Extrait du texte ::

◆ ◆ ◆

Lettre ouverte à Amélie Nothomb à propos de Soif 

Le jour même où votre livre est sorti, je me suis précipité à la librairie habituelle. Je n’ai pas eu de mal pour me le procurer. Il trônait dans la vitrine.   Il y en avait deux piles sur les étals à l’intérieur. Le livre de Jean-Paul Dubois prenait place aux côtés du vôtre. Le nombre de livres était à peu près le même. Le libraire avait vu juste. Vous avez été, les deux auteurs, retenus pour le Goncourt. Le livre de Jean-Paul Dubois a retenu mon attention probablement parce que l’un des personnages est, comme moi,pasteur. Paradoxe, l’humain est toujours à la recherche de ce qu’il croit être déjà ! Le titre de votre livre m’a interpelé : Soif. Je n’ai pas eu à le feuilleter pour me convaincre de l’acheter. Les humains ont toujours soif. Ils cherchent sans relâche à étancher cette soif sans jamais y arriver. Le livre m’intéressait. Surprise supplémentaire, le héros principal était Jésus. S’il est facile de disserter sur Dieu qui se prête sans résistance à des raisonnements philosophiques, il est bien plus compliqué de parler de Jésus. Le divin fait rêver. L’humain tracasse. Quoique l’on puisse dire et écrire sur Jésus, auditeurs et lecteurs sont toujours insatisfaits. Telle est en tout cas mon expérience. Les catholiques en font un Dieu et s’adressent à lui comme tel. Quant aux protestants, je ne sais pas très bien où ils en sont. Eux aussi croient au père, au fils et au Saint-Esprit, mais réfutent l’expression « mère de Dieu ». Jésus ne serait donc pas Dieu selon eux ! Ce n’est pas très clair et s’ils rejettent l’expression « mère de Dieu » ce n’est pas pour nier la divinité de Jésus mais pour s’opposer au catholicisme au sujet de la vierge Marie qui ne serait pas montée au ciel (assomption) et n’aurait aucun rôle aujourd’hui auprès de Dieu. Elle est morte comme tous les mortels. Comme eux, elle attend la résurrection. Seul, Jésus le Christ est ressuscité.

◆ ◆ ◆

Données extraites ::
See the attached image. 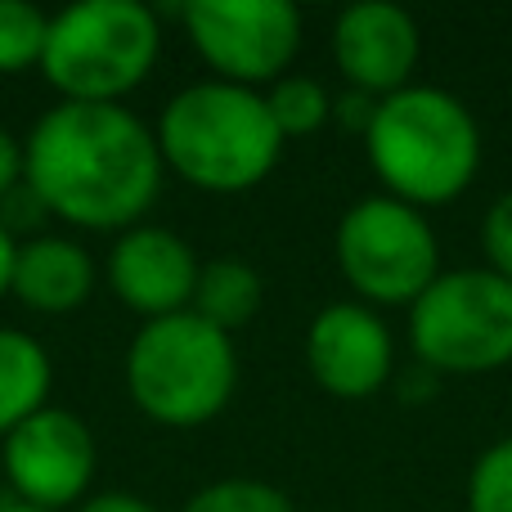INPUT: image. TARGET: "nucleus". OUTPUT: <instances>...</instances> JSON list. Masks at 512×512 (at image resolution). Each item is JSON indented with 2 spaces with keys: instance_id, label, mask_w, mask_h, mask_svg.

◆ ◆ ◆

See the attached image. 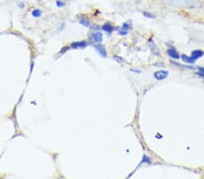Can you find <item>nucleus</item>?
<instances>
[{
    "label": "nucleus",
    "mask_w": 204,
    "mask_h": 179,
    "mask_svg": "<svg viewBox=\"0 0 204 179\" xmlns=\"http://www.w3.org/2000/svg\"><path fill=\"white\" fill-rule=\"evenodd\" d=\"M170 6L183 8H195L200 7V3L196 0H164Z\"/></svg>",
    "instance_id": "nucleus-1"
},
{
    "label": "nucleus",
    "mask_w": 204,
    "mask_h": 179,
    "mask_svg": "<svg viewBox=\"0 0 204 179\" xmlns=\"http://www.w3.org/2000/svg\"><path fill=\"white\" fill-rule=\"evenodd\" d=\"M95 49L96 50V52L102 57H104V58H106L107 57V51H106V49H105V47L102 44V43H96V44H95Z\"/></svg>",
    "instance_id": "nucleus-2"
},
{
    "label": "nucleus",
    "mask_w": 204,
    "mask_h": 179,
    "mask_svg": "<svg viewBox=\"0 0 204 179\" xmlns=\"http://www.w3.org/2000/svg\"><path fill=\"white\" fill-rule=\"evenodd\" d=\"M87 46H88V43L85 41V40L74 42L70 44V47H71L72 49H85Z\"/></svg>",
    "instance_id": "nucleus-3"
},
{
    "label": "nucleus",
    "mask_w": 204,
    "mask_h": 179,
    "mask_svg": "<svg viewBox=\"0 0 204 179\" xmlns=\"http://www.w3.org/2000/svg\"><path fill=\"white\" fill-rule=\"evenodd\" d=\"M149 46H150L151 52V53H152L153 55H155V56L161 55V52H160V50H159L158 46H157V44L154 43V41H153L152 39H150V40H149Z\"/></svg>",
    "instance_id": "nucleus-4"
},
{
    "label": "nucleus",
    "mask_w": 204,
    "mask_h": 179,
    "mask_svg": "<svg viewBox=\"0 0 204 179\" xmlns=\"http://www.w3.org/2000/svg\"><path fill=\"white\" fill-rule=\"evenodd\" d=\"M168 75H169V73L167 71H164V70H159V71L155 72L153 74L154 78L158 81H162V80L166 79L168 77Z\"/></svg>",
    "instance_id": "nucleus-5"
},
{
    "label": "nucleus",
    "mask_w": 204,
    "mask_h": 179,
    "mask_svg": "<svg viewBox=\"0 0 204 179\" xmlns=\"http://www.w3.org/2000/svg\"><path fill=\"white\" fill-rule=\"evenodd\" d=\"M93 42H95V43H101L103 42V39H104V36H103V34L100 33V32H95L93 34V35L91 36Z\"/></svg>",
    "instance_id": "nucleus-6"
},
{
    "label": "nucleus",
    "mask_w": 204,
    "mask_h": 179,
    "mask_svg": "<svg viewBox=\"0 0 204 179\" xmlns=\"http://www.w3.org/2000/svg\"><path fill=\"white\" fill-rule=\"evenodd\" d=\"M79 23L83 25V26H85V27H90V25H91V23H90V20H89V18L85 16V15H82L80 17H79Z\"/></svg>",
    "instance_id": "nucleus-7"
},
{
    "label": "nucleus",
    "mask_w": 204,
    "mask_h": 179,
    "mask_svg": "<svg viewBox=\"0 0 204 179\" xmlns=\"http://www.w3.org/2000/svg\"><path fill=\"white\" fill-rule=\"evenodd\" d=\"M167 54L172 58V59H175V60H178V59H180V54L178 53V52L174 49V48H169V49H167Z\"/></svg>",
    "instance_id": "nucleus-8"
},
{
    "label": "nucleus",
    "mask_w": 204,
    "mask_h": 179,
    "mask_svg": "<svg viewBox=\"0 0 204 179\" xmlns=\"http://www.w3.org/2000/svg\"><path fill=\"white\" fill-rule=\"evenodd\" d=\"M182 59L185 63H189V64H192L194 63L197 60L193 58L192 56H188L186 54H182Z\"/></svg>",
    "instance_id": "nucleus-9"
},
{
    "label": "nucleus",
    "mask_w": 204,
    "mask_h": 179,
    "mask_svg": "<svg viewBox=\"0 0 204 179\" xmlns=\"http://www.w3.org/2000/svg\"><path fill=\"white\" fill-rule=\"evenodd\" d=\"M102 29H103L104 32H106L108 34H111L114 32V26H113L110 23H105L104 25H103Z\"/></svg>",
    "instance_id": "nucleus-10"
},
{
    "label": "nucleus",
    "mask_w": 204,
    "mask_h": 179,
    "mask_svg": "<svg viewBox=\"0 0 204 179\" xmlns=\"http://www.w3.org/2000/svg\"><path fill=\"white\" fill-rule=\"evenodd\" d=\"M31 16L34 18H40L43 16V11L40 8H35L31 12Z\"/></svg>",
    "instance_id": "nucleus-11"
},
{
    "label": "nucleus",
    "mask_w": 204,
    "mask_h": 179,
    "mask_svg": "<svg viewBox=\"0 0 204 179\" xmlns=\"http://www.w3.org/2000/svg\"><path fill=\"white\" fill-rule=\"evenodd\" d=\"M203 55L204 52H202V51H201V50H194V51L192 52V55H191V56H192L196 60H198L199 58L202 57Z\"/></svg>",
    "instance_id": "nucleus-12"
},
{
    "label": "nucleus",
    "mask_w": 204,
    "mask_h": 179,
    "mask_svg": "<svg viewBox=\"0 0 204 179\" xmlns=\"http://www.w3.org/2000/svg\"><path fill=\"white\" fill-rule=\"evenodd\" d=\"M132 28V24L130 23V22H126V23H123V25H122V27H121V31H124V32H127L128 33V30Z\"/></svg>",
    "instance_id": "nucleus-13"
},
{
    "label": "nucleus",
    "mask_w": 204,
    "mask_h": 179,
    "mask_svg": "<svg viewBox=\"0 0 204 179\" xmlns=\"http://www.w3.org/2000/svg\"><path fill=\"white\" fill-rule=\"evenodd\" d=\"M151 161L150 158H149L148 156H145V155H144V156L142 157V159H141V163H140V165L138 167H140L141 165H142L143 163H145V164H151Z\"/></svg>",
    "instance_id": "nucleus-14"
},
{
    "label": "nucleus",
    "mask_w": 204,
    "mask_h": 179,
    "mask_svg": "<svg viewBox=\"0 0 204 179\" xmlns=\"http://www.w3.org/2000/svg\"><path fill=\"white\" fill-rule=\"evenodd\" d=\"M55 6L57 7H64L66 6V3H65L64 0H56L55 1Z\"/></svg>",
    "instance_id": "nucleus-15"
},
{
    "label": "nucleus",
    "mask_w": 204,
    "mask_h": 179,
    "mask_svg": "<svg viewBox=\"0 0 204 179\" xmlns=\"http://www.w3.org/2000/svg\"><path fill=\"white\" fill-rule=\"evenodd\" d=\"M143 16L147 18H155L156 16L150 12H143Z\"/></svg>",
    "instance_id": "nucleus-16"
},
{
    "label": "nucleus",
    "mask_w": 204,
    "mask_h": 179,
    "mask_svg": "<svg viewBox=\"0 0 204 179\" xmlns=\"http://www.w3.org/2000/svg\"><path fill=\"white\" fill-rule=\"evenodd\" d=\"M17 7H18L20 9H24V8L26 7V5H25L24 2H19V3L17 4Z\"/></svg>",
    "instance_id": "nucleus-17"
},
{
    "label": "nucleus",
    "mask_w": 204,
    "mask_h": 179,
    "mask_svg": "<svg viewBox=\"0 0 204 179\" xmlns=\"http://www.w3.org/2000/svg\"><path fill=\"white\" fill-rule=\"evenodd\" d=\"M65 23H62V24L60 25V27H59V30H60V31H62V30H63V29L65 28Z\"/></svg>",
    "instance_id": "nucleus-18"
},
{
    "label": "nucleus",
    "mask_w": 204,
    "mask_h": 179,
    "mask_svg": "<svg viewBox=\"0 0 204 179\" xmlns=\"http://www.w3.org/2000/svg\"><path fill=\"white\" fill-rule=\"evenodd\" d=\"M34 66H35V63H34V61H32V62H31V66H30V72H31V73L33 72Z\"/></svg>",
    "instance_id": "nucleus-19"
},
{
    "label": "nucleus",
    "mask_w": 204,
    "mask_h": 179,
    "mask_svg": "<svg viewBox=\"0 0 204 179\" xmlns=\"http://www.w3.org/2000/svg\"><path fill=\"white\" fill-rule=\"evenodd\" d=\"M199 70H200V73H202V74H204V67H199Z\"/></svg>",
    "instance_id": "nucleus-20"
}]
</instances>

◆ ◆ ◆

Exercice écrit ::
Rédigez la suite de la lettre ouverte à Amélie Nothomb sur Soif, en commençant après sa dernière phrase.

Réponse au problème ::
Dès les premières pages, j’ai apprécié la liberté avec laquelle vous cherchez à comprendre qui est ce fameux Jésus. On sent bien que votre préoccupation est sincère. Vous ne vous laissez pas intimider par les définitions de l’Église. Vous ne suivez pas les compréhensions habituelles et canoniques. Ceci est d’autant plus remarquable que vous avez grandi dans un milieu religieux classique. Votre démarche est toute personnelle à l’image de ces catholiques tels Luther, Calvin, Jean Hus et tant d’autres qui ont osé dire ce qu’ils découvraient par eux-mêmes dans la lecture des Écritures. Ils l’ont affirmé avec force et détermination. Ils ont été exclus de l’Église. Certains l’ont payé de leur vie. L’histoire les a appelés Réformateurs, protestants, vaudois, huguenots et bien d’autres noms encore selon les lieux où ils se trouvaient. Certes, aujourd’hui vous ne courez aucun risque en disant ce qui n’est pas catholiquement correct mais en vous imaginant dans ces siècles passés on ne peut que constater que vous ne vous seriez pas tue tant votre désir de connaitreet de comprendrevous tenaille. Ces deux verbes sont synonymes de liberté et honorent ceux qui s’y engagent quel que soit le chemin pris par la suite.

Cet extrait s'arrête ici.